IL TUO COMPITO –
Nel brano sulle fibre alimentari, perché non si è osservato alcun cambiamento significativo nell'abbondanza totale di SCFAs?

BRANO ESTRATTO –
——————

Il supplemento di fibre alimentari modifica la composizione batterica aumentando l’espressione di ceppi inclusi nel loro metabolismo come Bifidobacterium e Lactobacillus. Influenzata in maniera positiva soprattutto l’attività dei geni coinvolto nella degradazione dell’inositolo. Nessun cambiamento significativo è stato osservato nell’abbondanza di SCFAs totale, probabilmente per il ridotto periodo di osservazione.
È quanto conclude lo studio di Andrew Oliver e colleghi delle University of California (Irvine, USA) di recente pubblicato su mSystems.
Fibre, cibo industriale e dieta occidentale
Con l’avvento della società moderna, e più precisamente della cosiddetta “dieta occidentale”, il consumo di fibre è diminuito drasticamente essendo in buona parte sostituito da cibo processato.
Alla loro riduzione si abbina però un aumento di patologie come diabete di tipo 2, scompensi cardiovascolari, tumori gastrointestinali.

——————

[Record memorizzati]
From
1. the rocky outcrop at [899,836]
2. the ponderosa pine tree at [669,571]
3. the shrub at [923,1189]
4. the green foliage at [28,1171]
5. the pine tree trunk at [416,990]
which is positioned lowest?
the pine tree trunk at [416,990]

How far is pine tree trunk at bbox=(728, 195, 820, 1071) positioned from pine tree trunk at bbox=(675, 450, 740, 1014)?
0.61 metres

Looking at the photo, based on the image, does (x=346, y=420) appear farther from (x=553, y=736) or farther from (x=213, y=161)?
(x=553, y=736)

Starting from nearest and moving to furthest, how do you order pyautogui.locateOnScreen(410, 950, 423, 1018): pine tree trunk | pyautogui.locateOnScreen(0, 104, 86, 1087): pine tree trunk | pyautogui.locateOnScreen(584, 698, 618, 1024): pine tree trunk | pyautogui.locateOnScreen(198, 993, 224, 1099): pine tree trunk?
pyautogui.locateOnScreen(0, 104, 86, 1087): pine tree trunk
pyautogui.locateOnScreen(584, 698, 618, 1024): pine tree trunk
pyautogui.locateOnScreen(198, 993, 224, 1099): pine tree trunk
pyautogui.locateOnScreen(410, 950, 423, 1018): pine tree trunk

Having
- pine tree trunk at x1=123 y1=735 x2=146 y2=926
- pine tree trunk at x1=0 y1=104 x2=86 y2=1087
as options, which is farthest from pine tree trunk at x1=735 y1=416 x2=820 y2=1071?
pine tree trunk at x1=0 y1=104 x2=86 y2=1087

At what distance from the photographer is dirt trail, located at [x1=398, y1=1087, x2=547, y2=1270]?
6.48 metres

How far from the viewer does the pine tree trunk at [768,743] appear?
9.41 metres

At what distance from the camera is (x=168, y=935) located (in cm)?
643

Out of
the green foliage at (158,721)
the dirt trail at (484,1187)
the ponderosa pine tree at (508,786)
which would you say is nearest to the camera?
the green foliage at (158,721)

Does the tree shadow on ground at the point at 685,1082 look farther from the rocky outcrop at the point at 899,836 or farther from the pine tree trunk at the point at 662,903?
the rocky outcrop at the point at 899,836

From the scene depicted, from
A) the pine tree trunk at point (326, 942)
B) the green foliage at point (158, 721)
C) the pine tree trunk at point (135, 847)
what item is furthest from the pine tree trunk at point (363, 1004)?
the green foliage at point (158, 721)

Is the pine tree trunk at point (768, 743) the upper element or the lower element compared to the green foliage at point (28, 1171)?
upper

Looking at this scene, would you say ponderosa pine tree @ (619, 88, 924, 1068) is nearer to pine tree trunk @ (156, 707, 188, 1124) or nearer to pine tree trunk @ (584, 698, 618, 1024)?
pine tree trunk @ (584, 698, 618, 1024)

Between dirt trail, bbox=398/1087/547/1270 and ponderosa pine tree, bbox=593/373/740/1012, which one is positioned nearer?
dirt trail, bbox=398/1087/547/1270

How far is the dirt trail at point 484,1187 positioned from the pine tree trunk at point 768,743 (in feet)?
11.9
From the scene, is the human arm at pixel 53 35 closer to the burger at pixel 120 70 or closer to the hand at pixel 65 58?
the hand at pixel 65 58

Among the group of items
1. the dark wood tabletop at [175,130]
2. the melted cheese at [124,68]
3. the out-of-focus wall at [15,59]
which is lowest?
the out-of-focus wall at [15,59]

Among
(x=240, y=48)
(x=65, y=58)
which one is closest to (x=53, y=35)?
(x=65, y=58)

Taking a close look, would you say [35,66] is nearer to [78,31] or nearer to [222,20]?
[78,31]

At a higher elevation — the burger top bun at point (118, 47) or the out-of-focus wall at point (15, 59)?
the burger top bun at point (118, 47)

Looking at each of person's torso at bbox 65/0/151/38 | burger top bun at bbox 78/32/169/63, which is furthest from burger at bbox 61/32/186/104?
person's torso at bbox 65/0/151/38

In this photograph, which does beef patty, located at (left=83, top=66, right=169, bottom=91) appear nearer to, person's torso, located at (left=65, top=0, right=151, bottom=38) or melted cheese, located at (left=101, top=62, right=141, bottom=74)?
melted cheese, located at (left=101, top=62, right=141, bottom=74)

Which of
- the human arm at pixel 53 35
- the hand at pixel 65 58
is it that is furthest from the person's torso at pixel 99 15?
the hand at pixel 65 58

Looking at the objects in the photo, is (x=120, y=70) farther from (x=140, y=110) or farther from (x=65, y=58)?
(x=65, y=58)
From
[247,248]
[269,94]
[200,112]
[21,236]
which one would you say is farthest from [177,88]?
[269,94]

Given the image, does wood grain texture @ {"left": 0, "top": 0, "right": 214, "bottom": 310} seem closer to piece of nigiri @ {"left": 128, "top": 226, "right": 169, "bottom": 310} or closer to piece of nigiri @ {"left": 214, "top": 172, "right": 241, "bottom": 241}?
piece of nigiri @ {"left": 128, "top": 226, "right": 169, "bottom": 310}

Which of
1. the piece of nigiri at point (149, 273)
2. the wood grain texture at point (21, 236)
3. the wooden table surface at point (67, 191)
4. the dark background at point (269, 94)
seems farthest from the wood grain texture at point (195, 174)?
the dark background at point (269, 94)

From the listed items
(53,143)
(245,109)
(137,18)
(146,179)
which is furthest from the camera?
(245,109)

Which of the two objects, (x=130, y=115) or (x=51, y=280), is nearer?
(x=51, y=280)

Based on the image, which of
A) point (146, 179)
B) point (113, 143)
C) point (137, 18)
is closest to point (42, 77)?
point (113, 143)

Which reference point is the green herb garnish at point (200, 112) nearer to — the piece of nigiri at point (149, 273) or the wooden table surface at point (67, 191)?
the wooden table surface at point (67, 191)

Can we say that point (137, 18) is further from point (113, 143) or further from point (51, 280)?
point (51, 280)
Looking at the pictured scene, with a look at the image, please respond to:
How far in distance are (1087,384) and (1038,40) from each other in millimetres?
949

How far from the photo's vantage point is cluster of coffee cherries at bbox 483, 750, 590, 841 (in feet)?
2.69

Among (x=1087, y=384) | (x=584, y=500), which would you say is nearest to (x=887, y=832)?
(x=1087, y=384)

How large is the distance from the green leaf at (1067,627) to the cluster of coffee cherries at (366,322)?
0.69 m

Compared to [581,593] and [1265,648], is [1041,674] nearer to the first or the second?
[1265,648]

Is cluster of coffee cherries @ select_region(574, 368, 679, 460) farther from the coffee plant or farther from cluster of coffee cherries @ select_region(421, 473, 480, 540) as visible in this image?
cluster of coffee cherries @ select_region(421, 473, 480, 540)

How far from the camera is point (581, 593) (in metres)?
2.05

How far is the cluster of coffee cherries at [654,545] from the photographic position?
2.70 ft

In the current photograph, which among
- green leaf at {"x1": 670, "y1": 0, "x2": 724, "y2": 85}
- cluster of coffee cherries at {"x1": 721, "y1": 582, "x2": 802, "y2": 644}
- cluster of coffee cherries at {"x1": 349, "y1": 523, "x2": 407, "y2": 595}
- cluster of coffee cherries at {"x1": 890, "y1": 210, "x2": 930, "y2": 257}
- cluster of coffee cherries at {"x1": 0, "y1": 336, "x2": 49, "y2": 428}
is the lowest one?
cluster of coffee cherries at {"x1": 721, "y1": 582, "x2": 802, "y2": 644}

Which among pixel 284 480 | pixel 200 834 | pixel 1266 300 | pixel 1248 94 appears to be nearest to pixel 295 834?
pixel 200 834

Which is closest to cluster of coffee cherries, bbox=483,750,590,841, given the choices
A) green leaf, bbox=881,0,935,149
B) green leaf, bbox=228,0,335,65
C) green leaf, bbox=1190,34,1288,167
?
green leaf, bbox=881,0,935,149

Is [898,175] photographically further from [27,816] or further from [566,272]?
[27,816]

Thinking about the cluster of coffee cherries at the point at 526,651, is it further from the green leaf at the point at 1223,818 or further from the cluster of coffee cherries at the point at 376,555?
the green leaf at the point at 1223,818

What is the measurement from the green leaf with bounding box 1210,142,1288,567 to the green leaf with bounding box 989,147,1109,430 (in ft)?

——————

SOLUZIONE –
Probabilmente per il ridotto periodo di osservazione.